### Excerpt provided
Louisiana (, ), or the Province of Louisiana (), was a province of New Spain from 1762 to 1801 primarily located in the center of North America encompassing the western basin of the Mississippi River plus New Orleans. The area had originally been claimed and controlled by France, which had named it La Louisiane in honor of King Louis XIV in 1682. Spain secretly acquired the territory from France near the end of the Seven Years' War by the terms of the Treaty of Fontainebleau (1762). The actual transfer of authority was a slow process, and after Spain finally attempted to fully replace French authorities in New Orleans in 1767, French residents staged an uprising which the new Spanish colonial governor did not suppress until 1769. Spain also took possession of the trading post of St. Louis and all of Upper Louisiana in the late 1760s, though there was little Spanish presence in the wide expanses of what they called the "Illinois Country".

New Orleans was the main port of entry for Spanish supplies sent to American forces during the American Revolution, and Spain and the new United States disputed the borders of Louisiana and navigation rights on the Mississippi River for the duration of Spain's rule in the colony. New Orleans was devastated by large fires in 1788 and 1794 which destroyed most of the original wooden buildings in what is today the French Quarter. New construction was done in the Spanish style with stone walls and slate roofs, and new public buildings constructed during the city's Spanish period include several still standing today such as the St. Louis Cathedral, the Cabildo, and the Presbytere.

Louisiana was later and briefly retroceded back to France under the terms of the Third Treaty of San Ildefonso (1800) and the Treaty of Aranjuez (1801). In 1802, King Charles IV of Spain published a royal bill on 14 October, effecting the transfer and outlining the conditions. Spain agreed to continue administering the colony until French officials arrived and formalized the transfer. After several delays, the official transfer of ownership took place at the Cabildo in New Orleans on 30 November 1803. Three weeks later on 20 December, another ceremony was held at the same location in which France transferred New Orleans and the surrounding area to the United States pursuant to the Louisiana Purchase. A transfer ceremony of Upper Louisiana to France and then to the United States took place on Three Flags Day in St. Louis. It encompassed a series of ceremonies held over two days: March 9–10, 1804.

History 

Spain administered the territory from Havana, Cuba, contracting out governing to people from many nationalities as long as they swore allegiance to Spain. During the American Revolutionary War, the Spanish funneled their supplies to the American revolutionists through New Orleans and the vast Louisiana territory beyond.

### Complete the following
• 1. Using the passage on Spanish Louisiana, answer these:
(a) By the terms of which treaty did Spain secretly acquire the territory from France?
(b) In which years was New Orleans devastated by large fires?
(c) From which city did Spain administer the territory?
• 2. Reproduce word for word the part of the passage on Spanish Louisiana that starts at the words "New Orleans was the" and ends after "and the Presbytere.".

### The data

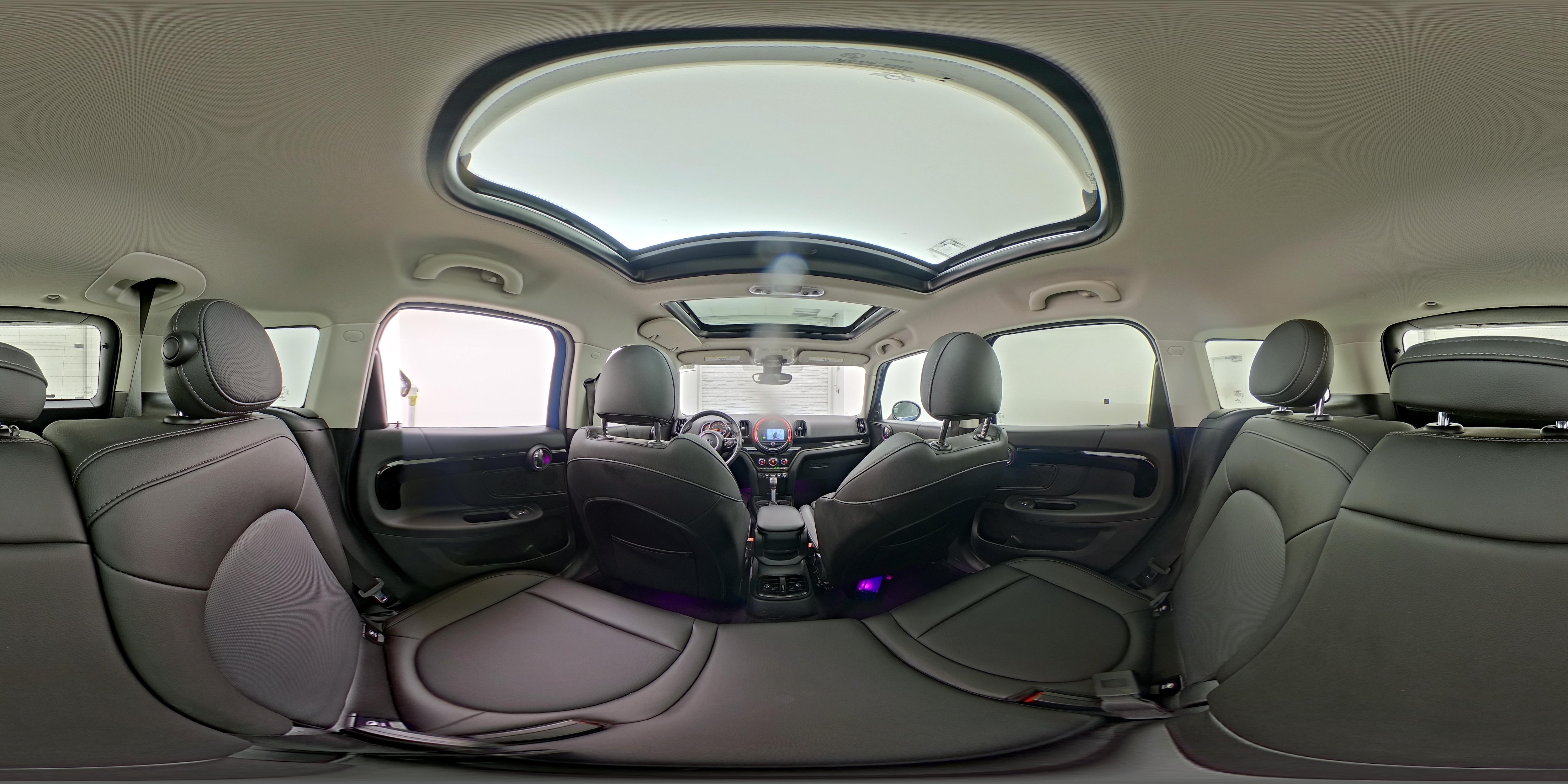 2019 MINI Countryman S - Photo 27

### Responses per task
• 1.
(a) The Treaty of Fontainebleau (1762)
(b) 1788 and 1794
(c) Havana, Cuba

• 2.
New Orleans was the main port of entry for Spanish supplies sent to American forces during the American Revolution, and Spain and the new United States disputed the borders of Louisiana and navigation rights on the Mississippi River for the duration of Spain's rule in the colony. New Orleans was devastated by large fires in 1788 and 1794 which destroyed most of the original wooden buildings in what is today the French Quarter. New construction was done in the Spanish style with stone walls and slate roofs, and new public buildings constructed during the city's Spanish period include several still standing today such as the St. Louis Cathedral, the Cabildo, and the Presbytere.